Change management frameworks, tools, and processes exist to help guide an organization through change in a way that mitigates the pain for people, identifies resistance to changing, and ultimately helps make sure the change sticks around. 

4 ways you can apply change management principles to product marketing

There are a lot of change management principles that you can apply to product marketing, since we’re always trying to drive incremental change. 

For example, we’re constantly introducing new communication through messaging and launch narratives. Or introducing new ways of doing things, like how we want sales to pitch our products, or how we want customers to buy our products. 
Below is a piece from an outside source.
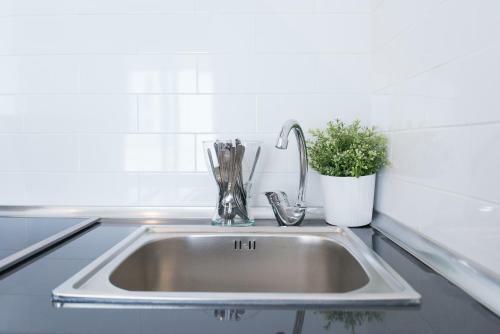 Apartamento Mu�oz Torrero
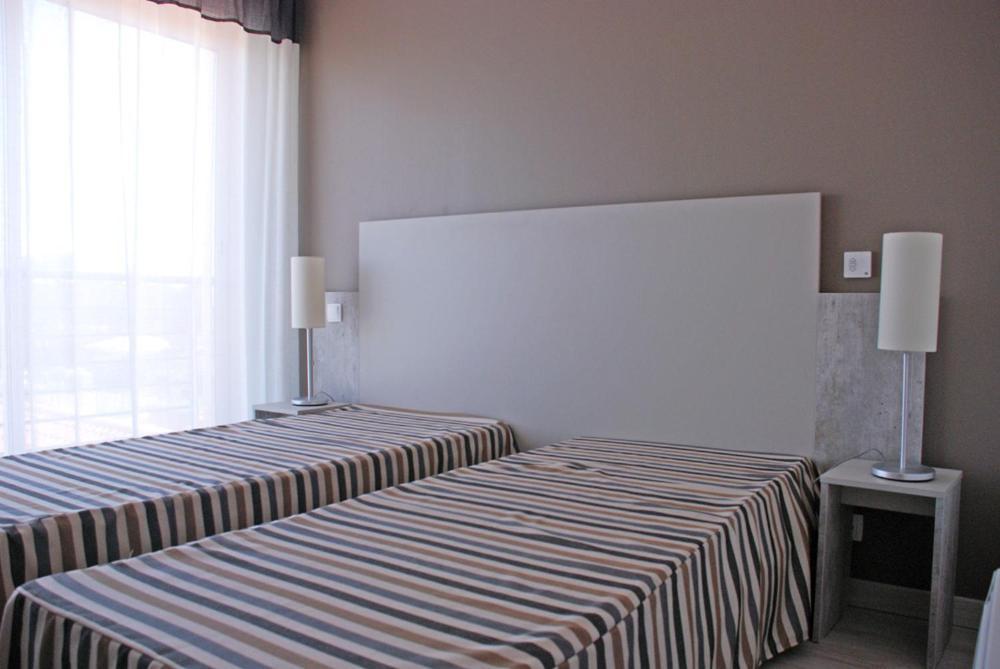 Plage Centrale Soorts-Hossegor Exterior photo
The very nature of what we do as product marketers is extremely cross-functional and we have a ton of stakeholders to bring along for the ride.

Empathy with customers 

Product Marketing is understanding our customers and the market. Listen to them, really hear them, and plan for their emotional response. 

Takeaway: Remember, humans are creatures of habit. We don’t like change. What can you anticipate and plan for? 

Cross Functional Stakeholders

We speak to customers simply, in a way they understand, but we don't always remember to do that with our peers internally when building cross-functional collaboration and buy-in.

Takeaway: Remember to take people on a journey, bring them along for the ride. 

Messaging Effectiveness

You may live and breathe your messaging, but internal teams and the market need to hear a message at least 8x before they remember it. 

Takeaway: Memorable messaging + repetition is key. 

Go-to-Market Follow Through

Insights, feedback, and reinforcing desired behavior and beliefs post-launch is more important than the launch itself. 

Takeaway: Without the follow through, you've just had a successful moment in market.